Le tandem : tout un symbole
Comment ? Via la prévention d’abord, en éduquant les gens pour qu’ils ne tombent pas dans ces pièges. En travaillant avec les forces de l’ordre pour que la justice soit rendue. En réhabilitant les victimes après les années de traumatisme qu’elles ont dû endurer. Et enfin, en leur rendant leur autonomie. A savoir « rendre les gens à nouveau humains en leur donnant les moyens de créer une entreprise et d’apprendre à vivre de leurs propres ailes. »
Ses moyens ? Une inépuisable énergie, et un tandem. Pas un gadget, tout un symbole. « Lorsque vous faites du tandem pour la première fois, vous ressentez une peur bleue de ne pas pouvoir contrôler cette machine qui tient en équilibre sur deux roues. On ne peut pas aller où on veut. On ne peut pas s’arrêter quand on veut. Il faut faire vraiment confiance à la personne qui roule au hasard sur le vélo à l’avant. Perdre ce sentiment de liberté est effrayant. Sans liberté, vous n’êtes même pas un être humain ». En quelques minutes, il fait comprendre ce que perdre sa liberté veut dire.
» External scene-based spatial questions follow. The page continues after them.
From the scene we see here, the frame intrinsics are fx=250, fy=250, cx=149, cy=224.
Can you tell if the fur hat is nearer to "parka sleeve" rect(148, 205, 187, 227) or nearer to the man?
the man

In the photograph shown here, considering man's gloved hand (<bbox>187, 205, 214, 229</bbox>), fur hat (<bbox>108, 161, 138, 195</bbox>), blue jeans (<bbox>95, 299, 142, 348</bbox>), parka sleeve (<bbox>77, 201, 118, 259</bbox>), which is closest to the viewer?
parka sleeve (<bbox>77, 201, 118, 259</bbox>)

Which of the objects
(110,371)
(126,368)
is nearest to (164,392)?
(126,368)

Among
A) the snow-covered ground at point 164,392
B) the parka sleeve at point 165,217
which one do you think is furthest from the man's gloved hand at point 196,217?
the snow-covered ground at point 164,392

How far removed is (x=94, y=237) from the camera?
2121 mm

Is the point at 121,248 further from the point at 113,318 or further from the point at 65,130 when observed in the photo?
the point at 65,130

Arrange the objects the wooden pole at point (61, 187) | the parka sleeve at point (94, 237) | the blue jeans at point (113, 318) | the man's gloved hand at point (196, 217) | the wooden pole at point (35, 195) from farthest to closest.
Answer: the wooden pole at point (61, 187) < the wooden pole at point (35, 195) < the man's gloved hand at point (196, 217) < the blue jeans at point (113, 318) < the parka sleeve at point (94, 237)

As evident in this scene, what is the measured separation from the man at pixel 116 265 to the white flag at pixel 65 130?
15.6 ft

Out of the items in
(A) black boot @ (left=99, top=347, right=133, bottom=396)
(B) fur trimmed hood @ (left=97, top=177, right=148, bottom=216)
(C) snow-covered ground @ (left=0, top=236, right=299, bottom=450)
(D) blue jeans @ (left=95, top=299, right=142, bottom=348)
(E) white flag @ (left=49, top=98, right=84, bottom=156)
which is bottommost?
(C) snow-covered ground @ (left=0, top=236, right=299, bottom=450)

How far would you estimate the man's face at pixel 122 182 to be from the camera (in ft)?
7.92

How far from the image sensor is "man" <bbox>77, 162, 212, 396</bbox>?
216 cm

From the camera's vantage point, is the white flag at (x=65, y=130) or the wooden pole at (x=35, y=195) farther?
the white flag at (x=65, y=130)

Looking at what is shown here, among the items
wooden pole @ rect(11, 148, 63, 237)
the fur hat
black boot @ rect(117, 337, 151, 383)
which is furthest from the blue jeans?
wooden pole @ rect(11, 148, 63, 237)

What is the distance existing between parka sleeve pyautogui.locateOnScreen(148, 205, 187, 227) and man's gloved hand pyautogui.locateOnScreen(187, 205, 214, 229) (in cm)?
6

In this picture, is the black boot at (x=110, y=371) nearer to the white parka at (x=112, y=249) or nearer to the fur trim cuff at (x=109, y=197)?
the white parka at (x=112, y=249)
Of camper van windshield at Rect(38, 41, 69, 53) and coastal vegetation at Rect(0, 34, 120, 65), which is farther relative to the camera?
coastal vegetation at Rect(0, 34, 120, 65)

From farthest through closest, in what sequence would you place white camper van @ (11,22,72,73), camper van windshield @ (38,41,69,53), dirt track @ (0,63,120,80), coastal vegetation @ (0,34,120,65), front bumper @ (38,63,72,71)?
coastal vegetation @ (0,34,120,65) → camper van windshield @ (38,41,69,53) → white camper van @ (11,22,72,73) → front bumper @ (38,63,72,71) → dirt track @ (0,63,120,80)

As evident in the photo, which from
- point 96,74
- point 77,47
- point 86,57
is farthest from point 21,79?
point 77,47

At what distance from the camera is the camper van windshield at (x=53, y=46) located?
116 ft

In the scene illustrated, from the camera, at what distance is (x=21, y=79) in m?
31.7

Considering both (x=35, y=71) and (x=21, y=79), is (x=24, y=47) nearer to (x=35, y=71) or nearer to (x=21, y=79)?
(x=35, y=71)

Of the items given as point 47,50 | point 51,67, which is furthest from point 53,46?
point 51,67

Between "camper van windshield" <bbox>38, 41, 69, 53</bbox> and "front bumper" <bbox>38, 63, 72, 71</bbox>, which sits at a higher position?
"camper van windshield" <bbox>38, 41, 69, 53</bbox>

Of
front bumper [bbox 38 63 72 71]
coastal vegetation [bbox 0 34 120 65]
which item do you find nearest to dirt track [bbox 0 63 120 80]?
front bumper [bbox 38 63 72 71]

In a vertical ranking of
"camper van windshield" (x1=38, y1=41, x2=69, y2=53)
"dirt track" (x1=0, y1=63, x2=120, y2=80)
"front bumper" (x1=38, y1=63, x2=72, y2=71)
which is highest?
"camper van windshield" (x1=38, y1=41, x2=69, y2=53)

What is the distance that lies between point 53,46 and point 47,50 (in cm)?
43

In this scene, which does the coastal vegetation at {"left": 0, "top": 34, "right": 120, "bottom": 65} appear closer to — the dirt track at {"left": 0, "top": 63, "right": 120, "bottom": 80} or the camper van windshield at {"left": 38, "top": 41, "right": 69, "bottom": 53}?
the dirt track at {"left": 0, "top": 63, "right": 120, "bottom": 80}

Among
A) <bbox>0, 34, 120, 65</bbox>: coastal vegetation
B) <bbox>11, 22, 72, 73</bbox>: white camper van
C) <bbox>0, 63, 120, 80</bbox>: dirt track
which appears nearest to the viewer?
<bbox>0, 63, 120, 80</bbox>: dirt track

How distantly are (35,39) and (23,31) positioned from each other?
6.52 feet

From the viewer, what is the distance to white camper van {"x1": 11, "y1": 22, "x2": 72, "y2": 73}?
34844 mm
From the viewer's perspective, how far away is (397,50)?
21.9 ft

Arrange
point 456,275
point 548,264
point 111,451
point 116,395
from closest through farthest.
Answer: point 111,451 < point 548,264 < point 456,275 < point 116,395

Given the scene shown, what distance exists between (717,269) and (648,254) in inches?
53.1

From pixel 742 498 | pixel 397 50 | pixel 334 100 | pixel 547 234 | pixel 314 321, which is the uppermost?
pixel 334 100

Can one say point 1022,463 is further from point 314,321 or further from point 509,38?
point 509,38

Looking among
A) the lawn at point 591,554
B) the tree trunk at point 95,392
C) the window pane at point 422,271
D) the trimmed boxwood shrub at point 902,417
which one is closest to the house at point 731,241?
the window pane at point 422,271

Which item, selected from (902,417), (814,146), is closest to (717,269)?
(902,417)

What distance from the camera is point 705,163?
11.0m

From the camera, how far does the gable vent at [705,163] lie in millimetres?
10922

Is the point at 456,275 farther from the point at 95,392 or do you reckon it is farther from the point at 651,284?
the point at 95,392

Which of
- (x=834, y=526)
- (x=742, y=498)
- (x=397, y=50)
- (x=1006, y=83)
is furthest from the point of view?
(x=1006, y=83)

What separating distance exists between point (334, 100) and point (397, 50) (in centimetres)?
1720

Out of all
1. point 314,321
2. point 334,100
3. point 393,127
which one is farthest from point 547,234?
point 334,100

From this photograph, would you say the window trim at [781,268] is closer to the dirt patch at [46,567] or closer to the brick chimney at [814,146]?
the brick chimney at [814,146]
Ce message, avant de mettre le cap sur l’Allemagne sur son tandem, il l’a fait passer lors de sa traversée en sandales du célèbre Te Araroa Trail en Nouvelle Zélande : 3054 km, en totale autonomie en 87 jours. Elle lui permet de drainer des fonds pour une association luttant contre l’exploitation sexuelle et lui vaudra d’être nommé « Wilderness Outdoor Hero of the Year ».
Après la Nouvelle Zélande, cap sur l’Allemagne
En 2017, toujours en Nouvelle Zélande, il se lance dans sa première expédition en tandem, Freedom Seat, toujours pour la même cause. Deux ans plus tard, du 27 février 2019 au 24 mai, il réédite l’expérience de l’Inde à l’Allemagne. En chiffres, cela se traduit par 8646 km, 12 pays traversés, deux continents continents, 48768 m de D+, 87 jours (74 sur la route), 180 inconnus et amis sur sa selle arrière, âgés de 4 à 84 ans.
Actuellement, c’est aux Etats-Unis qu’il roule (Freedom Seat USA). D’ Astoria, dans l’Oregon, vers Washington, DC. On peut le suivre en ligne, lui envoyer un message via ses réseaux sociaux, rouler avec lui, lui donner un coup de pouce ou quelques euros, voire lui permettre d’organiser une conférence pour sensibiliser au fléau de l’esclavage.